WRITTEN TASK A
In the passage about buying beach umbrellas, how many umbrellas did the writer open and close in the storage space?

TEXT EXTRACT
====================

A couple of weeks ago I saw somebody advertising beach umbrellas for sale. As I slowly try to transform the back garden from something Jeff Foxworthy might mock to a floral and social Eden (as soon as this recent rash of mosquitoes dies down), I am expanding my outdoor furniture to accommodate all those lucky enough to be invited to one of my soirees…ahem. When I saw this ad, I figured I’d go and take a look in case I could add a blue umbrella to my somewhat emerging colour scheme. There was my purchase-to-be, sitting in the corner amongst many, many other “brollies.” Now I should have just picked it out, paid for it and left, but the Vicki in me couldn’t resist what I perceived to be a great idea. These were a nice price and I knew of a sports club that could possibly use them. I can’t turn my back on a bargain, and as I thought of all the shade they could provide in the hot months ahead, the whole plan was irresistible.
Despite my degree in Math, it didn’t initially occur to me that 28 umbrellas + 1 Ford Expedition = False. There was no way I could fit them all in my vehicle, so now I had to reluctantly leave them behind and come up with Plan B. A-ha! Good friend Lynne had a van – we could use that! An hour later we were driving back to the warehouse in her mobile toaster with no working air-conditioning. Opening and closing 28 beach umbrellas in their hot storage space to ensure they were in good condition had been quite the workout, so the perspiration had already begun in earnest. The loading process began once again, and again, they weren’t all going to fit. As Lynne stood by looking unconvinced, I tried to make it work. The passenger seat was framed by a mass of material and ferrules, and the 14th umbrella had nowhere to go but over the top of the handbrake and the gear shift. Basically if I had been really pigheaded we would have been stuck in first gear for the journey with no emergency brake. Luckily Lynne put her size 7 down and refused to allow me to kill us both. Out came all but five, and as the proprietors resigned themselves to being stuck with their colorful charges for a little longer, we drove off. I wracked my brain for ideas of alternative transport. Waitaminnit, waitaminnit, waitaminnit! My roommate Dermott was off the island – I could use his truck. Ah yes, it was all falling into place now! Plan C!

====================

DATA PROVIDED

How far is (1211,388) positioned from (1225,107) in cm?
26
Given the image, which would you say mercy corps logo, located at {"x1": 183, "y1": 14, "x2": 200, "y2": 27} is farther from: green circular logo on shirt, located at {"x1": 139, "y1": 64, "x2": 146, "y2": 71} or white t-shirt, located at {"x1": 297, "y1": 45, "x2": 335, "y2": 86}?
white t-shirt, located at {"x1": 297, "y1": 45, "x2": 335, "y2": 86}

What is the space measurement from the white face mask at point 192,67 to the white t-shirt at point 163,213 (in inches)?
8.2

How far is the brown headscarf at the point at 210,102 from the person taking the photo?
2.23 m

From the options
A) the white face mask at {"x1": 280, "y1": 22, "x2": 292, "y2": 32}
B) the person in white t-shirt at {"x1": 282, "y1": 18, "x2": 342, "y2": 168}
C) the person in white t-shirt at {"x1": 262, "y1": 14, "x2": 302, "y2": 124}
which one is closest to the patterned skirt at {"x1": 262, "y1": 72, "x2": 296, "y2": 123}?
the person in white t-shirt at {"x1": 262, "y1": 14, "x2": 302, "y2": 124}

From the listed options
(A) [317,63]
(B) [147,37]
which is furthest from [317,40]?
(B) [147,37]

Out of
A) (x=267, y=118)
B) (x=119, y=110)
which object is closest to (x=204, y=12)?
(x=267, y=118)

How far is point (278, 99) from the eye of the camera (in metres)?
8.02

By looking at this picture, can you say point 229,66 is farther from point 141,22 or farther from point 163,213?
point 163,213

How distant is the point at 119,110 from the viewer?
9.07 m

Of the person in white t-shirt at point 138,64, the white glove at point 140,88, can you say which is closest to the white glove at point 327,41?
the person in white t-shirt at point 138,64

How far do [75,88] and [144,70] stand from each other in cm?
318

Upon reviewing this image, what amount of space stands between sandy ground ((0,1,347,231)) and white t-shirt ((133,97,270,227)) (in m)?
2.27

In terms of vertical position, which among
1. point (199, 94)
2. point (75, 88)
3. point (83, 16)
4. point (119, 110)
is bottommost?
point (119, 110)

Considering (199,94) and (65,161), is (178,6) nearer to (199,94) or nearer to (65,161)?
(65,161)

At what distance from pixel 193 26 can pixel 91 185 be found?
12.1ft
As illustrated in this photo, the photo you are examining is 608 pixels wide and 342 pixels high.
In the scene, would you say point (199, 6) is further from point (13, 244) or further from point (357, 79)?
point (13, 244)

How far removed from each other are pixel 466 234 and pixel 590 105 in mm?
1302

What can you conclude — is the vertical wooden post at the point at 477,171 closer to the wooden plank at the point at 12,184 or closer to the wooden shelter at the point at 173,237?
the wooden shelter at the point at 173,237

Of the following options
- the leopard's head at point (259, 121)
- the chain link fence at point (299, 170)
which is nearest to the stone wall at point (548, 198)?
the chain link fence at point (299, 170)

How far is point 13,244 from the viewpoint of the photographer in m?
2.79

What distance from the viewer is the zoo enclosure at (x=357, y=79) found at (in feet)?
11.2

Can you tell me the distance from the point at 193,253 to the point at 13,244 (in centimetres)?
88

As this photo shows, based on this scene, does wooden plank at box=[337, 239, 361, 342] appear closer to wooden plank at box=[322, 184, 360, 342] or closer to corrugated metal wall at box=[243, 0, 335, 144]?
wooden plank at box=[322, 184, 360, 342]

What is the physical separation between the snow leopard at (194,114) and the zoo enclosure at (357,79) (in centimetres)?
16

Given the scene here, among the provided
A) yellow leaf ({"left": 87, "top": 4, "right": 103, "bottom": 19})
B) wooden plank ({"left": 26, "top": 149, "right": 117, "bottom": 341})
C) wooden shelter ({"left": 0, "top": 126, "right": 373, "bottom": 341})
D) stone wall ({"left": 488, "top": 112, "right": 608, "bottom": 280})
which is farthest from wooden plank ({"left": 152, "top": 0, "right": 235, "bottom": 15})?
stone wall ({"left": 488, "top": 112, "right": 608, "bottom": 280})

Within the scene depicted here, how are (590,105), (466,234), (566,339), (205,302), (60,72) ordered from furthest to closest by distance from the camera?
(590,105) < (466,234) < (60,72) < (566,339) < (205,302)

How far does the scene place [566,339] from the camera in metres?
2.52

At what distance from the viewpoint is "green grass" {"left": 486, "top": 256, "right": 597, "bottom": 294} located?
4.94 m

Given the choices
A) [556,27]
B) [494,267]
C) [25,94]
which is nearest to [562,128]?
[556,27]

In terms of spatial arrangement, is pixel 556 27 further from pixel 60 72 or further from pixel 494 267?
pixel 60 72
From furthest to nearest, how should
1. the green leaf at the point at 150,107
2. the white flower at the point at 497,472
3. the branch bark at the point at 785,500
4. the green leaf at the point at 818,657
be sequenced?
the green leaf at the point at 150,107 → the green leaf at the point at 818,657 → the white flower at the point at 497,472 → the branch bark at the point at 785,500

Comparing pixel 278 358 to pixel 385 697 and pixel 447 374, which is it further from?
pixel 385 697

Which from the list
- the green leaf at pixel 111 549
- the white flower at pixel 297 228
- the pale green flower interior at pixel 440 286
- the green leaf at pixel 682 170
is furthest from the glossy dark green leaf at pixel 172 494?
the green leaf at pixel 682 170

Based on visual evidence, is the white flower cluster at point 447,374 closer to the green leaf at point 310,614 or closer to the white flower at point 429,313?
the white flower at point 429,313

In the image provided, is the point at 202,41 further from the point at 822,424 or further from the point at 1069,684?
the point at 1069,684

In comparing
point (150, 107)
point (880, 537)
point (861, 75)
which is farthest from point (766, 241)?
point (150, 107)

====================

WRITTEN TASK B
Express the records as a JSON list of strings, one string per line, leaving out blank lines. Start at the line containing "Based on visual" and end at the last line of the records.

PROBLEM SOLUTION A
28

PROBLEM SOLUTION B
[
  "Based on visual evidence, is the white flower cluster at point 447,374 closer to the green leaf at point 310,614 or closer to the white flower at point 429,313?",
  "the white flower at point 429,313",
  "In the image provided, is the point at 202,41 further from the point at 822,424 or further from the point at 1069,684?",
  "the point at 1069,684",
  "In comparing",
  "point (150, 107)",
  "point (880, 537)",
  "point (861, 75)",
  "which is farthest from point (766, 241)?",
  "point (150, 107)"
]